How to Unclog a Bathroom Sink
A slow or completely clogged bathroom sink is one of the most common and most frustrating household problems. The good news? You absolutely do not need to call a plumber. Whether the culprit is a wad of hair, a buildup of soap scum, or years of accumulated grime, you can unclog a bathroom sink yourself in 30 minutes or less using items you already have at home.
In this step by step Guide, you will learn three powerful methods: unclogging your bathroom sink with baking soda, removing and cleaning the stopper, and using a drain snake for stubborn deep clogs. Work through the methods in order, starting with the easiest, until your drain flows freely again.
What You Will Need
Gather these supplies before you start. You may not need all of them it depends on which method works for you.
- Baking soda and white distilled vinegar
- A full kettle or pot of boiling or very hot water
- Rubber gloves (highly recommended)
- Needle nose pliers or a flathead screwdriver
- A drain snake / drain auger ($15-$25 at any hardware store)
- A bucket or a few old towels to catch drips
- A cup style plunger (optional, for extra pressure)

What you need to do:
A. Why does the supply list in the sink-unclogging guide include a cup-style plunger?
B. Carry on with the sink-unclogging guide from the end of its supply list.

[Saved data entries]
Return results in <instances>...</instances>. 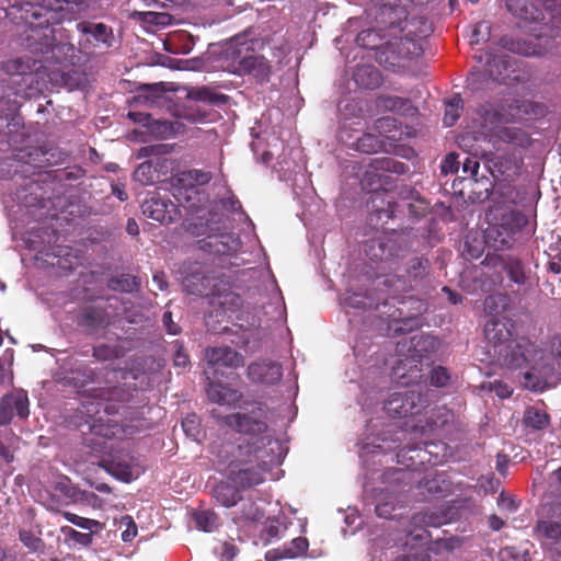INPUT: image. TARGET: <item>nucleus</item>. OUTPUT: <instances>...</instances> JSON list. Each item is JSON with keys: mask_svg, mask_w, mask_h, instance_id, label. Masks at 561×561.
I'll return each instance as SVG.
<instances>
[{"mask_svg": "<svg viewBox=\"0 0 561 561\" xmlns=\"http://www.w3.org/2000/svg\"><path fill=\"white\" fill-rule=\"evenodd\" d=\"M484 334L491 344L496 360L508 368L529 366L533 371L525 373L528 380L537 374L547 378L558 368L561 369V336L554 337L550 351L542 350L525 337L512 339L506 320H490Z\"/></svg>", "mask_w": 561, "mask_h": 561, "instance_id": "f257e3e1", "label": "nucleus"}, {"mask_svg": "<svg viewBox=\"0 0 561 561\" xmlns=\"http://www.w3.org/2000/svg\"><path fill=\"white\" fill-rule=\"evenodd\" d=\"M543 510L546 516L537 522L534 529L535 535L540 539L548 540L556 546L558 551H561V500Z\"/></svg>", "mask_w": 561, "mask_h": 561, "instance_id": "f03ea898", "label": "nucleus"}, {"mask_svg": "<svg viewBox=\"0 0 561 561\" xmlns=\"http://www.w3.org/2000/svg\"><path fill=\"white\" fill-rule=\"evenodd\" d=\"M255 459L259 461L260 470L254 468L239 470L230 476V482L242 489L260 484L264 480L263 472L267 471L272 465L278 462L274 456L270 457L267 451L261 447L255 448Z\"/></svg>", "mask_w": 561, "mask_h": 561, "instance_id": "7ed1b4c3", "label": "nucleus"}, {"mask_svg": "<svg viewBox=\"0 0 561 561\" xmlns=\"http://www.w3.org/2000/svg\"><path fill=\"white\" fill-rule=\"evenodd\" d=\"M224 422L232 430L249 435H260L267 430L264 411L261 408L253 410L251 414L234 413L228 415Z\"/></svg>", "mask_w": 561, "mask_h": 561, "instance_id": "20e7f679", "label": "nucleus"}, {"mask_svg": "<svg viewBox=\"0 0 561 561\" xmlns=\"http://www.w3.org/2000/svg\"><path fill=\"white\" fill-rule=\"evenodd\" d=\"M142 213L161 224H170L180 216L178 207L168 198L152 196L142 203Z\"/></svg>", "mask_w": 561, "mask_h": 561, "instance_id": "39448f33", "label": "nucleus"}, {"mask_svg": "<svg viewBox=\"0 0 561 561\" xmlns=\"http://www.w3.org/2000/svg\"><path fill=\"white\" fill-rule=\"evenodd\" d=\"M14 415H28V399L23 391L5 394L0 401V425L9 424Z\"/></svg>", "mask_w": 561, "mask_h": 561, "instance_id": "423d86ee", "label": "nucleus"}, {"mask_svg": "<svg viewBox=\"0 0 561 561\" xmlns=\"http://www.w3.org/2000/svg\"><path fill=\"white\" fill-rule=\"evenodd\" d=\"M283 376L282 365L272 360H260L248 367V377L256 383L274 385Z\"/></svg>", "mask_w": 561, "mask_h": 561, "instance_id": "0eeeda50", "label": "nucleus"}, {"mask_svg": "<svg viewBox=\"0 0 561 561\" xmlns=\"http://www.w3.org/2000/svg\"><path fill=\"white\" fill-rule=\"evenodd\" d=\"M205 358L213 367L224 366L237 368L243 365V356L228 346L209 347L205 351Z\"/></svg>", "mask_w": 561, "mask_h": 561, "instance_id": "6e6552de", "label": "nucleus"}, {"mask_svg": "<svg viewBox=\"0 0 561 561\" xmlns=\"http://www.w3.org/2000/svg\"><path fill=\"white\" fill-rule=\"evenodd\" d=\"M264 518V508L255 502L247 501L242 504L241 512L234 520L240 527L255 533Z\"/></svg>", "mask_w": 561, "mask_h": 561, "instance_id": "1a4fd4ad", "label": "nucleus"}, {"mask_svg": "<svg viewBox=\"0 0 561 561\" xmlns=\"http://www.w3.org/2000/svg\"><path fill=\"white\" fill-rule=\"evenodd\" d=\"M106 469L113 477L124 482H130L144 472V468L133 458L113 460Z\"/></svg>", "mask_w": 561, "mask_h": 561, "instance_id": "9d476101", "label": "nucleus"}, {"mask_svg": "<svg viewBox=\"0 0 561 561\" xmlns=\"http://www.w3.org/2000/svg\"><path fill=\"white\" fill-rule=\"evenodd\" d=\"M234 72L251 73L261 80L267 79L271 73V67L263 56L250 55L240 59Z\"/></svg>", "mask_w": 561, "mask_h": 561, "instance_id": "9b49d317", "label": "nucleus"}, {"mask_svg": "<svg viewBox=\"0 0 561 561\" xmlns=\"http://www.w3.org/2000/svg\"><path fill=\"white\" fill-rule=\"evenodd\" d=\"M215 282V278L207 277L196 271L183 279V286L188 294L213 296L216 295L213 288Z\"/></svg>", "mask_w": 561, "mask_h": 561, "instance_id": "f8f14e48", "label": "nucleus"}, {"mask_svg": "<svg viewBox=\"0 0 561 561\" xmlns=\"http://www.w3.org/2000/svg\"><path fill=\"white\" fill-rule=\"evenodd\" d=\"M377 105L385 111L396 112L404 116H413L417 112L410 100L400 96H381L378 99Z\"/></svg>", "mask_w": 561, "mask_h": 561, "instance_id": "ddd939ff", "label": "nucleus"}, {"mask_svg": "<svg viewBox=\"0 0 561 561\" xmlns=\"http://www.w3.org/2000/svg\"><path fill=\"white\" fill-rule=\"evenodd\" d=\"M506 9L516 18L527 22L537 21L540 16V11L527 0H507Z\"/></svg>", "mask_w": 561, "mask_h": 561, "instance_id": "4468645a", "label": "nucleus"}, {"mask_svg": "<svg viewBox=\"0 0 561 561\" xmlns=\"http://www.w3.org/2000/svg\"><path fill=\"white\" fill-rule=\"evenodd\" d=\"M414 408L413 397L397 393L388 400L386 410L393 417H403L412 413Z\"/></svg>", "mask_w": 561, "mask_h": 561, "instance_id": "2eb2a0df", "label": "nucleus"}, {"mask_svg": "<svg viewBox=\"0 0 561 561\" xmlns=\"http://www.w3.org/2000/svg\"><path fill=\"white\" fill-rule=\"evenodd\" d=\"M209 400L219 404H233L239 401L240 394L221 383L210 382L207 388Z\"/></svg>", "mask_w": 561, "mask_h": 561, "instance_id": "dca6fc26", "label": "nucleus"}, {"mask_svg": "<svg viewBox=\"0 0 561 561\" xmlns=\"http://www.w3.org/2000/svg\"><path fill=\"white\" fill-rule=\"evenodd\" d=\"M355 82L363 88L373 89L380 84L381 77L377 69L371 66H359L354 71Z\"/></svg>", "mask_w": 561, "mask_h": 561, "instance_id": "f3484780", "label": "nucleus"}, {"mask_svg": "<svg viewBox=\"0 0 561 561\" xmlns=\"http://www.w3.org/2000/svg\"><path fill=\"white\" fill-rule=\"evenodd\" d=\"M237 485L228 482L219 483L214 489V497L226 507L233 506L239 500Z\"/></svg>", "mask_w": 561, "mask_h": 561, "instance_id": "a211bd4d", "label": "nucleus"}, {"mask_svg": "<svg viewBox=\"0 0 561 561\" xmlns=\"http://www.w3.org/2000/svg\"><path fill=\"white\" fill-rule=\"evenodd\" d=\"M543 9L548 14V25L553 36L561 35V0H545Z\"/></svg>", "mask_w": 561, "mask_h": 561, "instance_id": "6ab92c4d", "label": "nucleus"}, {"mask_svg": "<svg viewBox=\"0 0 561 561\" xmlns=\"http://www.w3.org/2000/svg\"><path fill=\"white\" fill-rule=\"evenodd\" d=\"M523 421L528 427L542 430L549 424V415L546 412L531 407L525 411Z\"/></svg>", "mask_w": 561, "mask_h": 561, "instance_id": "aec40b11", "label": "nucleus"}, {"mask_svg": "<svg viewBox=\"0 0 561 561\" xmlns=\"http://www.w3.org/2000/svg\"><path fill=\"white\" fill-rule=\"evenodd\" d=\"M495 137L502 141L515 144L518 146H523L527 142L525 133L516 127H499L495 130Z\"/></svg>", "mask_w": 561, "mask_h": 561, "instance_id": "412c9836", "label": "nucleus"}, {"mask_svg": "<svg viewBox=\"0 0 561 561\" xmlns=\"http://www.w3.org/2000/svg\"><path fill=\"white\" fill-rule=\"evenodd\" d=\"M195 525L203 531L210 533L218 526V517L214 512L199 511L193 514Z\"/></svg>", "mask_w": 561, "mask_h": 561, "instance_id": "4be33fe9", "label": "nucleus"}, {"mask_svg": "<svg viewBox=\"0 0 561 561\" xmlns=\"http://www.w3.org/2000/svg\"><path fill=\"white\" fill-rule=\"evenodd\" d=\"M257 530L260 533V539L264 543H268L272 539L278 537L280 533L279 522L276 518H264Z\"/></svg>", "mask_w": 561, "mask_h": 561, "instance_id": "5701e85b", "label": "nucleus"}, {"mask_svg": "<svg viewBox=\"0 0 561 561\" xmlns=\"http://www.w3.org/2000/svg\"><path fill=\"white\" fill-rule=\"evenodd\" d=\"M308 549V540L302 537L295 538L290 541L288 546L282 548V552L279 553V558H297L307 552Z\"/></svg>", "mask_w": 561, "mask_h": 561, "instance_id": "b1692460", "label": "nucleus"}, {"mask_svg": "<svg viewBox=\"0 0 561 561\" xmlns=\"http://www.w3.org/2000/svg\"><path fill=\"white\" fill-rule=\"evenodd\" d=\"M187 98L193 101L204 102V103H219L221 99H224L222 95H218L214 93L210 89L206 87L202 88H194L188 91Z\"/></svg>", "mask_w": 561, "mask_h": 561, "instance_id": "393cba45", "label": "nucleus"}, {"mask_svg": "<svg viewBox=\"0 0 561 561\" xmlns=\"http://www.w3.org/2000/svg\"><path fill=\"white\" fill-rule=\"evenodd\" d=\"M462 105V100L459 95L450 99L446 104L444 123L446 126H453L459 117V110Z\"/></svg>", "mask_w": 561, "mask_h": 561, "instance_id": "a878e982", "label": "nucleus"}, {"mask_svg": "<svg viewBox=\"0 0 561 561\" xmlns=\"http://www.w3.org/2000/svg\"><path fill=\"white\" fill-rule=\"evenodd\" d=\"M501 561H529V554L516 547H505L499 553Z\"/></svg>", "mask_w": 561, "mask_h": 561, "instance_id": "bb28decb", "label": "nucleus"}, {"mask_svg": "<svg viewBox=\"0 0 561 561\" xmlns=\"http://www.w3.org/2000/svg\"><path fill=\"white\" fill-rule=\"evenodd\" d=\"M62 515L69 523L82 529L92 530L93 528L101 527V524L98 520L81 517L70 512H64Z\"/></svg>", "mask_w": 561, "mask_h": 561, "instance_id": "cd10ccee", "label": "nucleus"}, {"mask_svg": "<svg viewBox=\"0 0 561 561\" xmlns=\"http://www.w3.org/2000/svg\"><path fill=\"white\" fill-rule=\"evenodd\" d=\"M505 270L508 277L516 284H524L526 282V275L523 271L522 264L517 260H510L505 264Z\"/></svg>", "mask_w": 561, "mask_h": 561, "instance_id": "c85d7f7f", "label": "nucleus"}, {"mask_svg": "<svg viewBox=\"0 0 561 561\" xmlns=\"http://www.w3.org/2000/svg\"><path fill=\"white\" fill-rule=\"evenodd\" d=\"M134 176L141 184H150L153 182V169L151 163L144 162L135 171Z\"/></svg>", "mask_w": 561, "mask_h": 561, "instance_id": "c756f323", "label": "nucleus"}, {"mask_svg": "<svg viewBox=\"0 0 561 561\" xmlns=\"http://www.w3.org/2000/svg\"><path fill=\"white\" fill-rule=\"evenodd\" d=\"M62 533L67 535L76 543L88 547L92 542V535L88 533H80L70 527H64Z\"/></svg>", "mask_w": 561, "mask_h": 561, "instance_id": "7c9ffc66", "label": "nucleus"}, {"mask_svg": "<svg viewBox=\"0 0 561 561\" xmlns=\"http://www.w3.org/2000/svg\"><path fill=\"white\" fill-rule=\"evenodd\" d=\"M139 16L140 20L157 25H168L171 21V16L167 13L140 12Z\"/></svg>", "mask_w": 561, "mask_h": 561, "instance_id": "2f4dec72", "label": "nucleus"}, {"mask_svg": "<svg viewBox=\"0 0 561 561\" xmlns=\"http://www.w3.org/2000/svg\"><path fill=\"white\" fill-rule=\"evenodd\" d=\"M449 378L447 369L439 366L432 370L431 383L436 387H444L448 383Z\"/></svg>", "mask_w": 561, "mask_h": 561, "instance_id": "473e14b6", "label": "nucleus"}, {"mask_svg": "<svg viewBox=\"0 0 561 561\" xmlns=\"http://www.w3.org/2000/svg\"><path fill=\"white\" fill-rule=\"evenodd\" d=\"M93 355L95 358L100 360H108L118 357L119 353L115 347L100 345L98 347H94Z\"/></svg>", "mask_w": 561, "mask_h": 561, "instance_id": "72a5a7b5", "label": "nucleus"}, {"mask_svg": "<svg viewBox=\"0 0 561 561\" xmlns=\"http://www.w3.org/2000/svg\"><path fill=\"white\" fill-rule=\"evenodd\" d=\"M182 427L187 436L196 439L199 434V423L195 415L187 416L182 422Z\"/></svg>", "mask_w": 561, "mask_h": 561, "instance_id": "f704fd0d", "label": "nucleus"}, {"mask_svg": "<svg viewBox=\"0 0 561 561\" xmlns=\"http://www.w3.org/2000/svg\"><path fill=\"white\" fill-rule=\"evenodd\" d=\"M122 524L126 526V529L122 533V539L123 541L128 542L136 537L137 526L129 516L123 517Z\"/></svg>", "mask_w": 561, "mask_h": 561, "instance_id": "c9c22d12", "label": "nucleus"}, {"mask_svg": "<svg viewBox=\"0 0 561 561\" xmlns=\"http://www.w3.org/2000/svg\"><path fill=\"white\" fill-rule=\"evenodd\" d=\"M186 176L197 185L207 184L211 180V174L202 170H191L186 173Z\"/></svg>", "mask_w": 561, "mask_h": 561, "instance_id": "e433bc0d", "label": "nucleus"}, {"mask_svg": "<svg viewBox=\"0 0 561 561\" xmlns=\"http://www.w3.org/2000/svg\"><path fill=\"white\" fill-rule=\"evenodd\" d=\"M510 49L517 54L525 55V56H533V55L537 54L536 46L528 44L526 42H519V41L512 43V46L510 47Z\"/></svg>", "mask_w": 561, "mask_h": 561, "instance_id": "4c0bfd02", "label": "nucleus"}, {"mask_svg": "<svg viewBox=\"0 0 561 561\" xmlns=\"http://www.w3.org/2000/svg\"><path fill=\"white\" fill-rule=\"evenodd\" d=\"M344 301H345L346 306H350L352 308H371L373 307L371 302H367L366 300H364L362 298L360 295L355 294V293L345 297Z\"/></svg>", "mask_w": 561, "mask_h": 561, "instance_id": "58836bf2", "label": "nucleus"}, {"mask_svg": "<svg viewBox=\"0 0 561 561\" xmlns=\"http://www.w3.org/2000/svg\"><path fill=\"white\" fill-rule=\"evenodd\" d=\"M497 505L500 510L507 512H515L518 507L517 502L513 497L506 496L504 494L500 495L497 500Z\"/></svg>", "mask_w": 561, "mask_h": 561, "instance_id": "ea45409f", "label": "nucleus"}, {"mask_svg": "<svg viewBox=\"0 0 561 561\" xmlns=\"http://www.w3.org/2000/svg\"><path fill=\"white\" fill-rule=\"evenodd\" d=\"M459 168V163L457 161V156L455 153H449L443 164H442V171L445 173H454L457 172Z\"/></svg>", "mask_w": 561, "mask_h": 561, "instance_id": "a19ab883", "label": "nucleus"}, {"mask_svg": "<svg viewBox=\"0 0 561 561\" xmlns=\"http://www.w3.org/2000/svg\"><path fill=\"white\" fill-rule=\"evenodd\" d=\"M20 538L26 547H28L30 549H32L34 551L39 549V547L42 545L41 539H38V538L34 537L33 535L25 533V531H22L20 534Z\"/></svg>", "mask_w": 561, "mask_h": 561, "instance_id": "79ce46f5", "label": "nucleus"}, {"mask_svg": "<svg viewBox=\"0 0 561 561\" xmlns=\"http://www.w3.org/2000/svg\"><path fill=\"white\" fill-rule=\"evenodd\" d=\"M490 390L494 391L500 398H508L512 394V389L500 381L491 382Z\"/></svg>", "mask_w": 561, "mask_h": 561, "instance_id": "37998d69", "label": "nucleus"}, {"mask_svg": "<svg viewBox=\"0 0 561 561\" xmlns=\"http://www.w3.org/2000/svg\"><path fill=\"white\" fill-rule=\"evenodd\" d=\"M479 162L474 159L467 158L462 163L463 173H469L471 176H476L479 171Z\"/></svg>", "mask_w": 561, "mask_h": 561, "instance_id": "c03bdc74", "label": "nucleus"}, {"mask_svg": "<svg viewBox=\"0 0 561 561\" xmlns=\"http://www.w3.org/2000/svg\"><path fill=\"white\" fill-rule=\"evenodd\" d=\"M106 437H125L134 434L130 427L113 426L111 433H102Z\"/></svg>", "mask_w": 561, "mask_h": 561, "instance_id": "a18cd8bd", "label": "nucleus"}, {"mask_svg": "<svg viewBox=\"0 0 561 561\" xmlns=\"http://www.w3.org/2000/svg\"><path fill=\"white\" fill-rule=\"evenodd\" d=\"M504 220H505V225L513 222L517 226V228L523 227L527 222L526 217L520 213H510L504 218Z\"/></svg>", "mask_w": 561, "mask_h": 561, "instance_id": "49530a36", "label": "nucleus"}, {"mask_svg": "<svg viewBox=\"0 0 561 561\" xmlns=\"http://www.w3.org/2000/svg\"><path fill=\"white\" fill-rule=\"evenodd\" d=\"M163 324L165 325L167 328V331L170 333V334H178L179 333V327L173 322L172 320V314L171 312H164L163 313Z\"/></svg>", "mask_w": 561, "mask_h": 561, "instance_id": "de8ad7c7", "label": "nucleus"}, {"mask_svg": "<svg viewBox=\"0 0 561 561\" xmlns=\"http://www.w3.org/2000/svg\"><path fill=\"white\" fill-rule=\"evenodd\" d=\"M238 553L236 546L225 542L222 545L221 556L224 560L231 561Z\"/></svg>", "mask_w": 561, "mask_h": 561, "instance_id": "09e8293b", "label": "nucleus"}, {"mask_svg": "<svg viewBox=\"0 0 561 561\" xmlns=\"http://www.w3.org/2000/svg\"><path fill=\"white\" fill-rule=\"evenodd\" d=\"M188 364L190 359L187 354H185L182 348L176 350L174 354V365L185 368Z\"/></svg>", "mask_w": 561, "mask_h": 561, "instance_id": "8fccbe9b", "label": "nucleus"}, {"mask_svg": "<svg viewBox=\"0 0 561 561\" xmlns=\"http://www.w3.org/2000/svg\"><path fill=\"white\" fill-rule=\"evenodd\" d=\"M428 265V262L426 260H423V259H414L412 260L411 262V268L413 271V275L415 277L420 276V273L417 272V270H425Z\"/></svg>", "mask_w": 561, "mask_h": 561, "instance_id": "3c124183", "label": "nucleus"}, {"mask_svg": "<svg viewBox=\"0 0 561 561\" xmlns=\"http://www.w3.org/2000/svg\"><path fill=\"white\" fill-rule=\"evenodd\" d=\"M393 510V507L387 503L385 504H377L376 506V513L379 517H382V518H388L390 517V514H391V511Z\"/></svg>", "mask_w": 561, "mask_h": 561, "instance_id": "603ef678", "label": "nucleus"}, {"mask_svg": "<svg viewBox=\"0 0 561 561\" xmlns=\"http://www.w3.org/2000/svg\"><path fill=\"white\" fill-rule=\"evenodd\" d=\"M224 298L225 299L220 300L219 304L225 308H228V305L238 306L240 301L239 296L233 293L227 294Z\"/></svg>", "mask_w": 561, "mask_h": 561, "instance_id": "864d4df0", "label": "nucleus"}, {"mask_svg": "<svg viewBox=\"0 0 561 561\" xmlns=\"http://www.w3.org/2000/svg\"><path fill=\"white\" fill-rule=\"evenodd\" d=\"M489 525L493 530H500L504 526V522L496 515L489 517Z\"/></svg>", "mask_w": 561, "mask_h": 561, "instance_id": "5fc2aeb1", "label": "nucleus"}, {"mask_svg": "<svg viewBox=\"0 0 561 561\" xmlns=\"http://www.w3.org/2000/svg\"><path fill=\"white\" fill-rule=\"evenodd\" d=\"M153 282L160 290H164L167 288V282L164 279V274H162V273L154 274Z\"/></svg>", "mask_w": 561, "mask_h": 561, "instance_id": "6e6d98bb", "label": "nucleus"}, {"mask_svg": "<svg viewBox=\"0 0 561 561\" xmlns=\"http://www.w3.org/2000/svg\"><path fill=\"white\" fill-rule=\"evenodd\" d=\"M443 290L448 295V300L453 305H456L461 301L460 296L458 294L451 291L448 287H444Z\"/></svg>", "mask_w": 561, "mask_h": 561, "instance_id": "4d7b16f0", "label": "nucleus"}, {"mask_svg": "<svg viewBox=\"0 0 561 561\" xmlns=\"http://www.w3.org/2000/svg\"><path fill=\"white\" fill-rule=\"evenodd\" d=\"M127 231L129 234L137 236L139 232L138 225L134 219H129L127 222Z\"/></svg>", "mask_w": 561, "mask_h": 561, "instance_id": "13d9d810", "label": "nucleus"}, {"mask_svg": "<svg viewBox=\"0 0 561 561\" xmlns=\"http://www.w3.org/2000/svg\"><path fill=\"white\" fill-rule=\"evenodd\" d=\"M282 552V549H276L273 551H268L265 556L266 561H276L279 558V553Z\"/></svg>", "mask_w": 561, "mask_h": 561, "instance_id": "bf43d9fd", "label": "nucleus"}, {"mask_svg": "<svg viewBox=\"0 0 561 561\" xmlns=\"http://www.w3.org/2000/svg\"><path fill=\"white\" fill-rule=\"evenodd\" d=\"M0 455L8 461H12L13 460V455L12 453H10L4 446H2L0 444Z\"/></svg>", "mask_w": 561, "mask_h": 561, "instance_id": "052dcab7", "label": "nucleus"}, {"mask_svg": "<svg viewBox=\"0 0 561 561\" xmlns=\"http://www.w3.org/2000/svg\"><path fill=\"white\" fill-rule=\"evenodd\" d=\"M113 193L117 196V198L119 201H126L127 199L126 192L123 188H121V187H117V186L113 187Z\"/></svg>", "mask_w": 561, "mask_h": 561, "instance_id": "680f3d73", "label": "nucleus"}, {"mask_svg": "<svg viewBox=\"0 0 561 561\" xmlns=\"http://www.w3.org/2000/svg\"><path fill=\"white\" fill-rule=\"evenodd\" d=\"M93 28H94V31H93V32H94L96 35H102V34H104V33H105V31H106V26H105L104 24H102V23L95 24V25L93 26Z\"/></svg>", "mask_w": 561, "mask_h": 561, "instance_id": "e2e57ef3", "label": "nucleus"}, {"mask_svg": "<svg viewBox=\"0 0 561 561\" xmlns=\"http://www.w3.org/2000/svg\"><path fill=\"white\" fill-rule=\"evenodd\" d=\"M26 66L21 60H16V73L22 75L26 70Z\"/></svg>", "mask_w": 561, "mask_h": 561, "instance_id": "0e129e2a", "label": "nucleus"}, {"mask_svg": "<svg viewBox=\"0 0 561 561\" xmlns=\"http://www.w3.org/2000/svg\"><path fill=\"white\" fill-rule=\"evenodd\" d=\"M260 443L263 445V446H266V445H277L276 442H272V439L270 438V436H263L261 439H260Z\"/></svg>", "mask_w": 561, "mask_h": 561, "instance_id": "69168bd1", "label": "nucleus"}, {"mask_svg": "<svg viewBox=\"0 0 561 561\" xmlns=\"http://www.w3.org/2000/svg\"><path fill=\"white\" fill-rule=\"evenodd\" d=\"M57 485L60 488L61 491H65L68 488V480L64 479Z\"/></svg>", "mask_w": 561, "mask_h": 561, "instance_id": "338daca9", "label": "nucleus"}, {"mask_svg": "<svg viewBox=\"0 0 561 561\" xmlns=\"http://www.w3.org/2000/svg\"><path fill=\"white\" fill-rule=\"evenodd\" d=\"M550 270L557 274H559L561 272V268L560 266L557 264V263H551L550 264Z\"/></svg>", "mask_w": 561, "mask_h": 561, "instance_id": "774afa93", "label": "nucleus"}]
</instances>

Responses to the tasks:
A. The cup-style plunger is there to provide extra pressure. The list marks it as optional.

B.
- A flashlight to see inside the drain
Method 1: Unclog a Bathroom Sink with Baking Soda
This is the safest, cheapest, and most eco-friendly method. It works best on minor to moderate clogs caused by soap scum, toothpaste residue, or light debris. If your sink is draining slowly but still draining, start here.
Step 1 — Boil Water and Clear the Drain Area
Fill a kettle or pot with water and bring it to a boil. While you wait, put on your rubber gloves and remove any visible debris, hair, or gunk from around the drain opening using a paper towel or your fingers. Having a clean starting point makes the treatment more effective.
Step 2 — Pour Boiling Water Down the Drain
Carefully and slowly pour the entire kettle of boiling water directly into the drain. This initial flush loosens grease, soap residue, and other soft buildup coating the inside of the pipe. Allow it to work for about one full minute before moving to the next step.
| 💡 Pro Tip: If your sink has PVC plastic pipes, use the hottest water from your tap rather than boiling water. Sustained boiling water can soften and warp PVC pipe joints over time. |
Step 3 — Pour in the Baking Soda
Measure out one half cup (about 120g) of plain baking soda and pour it directly down the drain. Try to get it as far into the drain as possible rather than letting it sit on the rim.
Allow it to sit undisturbed for five full minutes. Baking soda is a mild alkaline compound that starts breaking down organic buildup and neutralizes foul odors while it waits.
Step 4 — Add White Vinegar
Immediately after the baking soda, pour one half cup of white distilled vinegar down the same drain. You will hear and see a vigorous fizzing reaction right away. This is exactly what you want.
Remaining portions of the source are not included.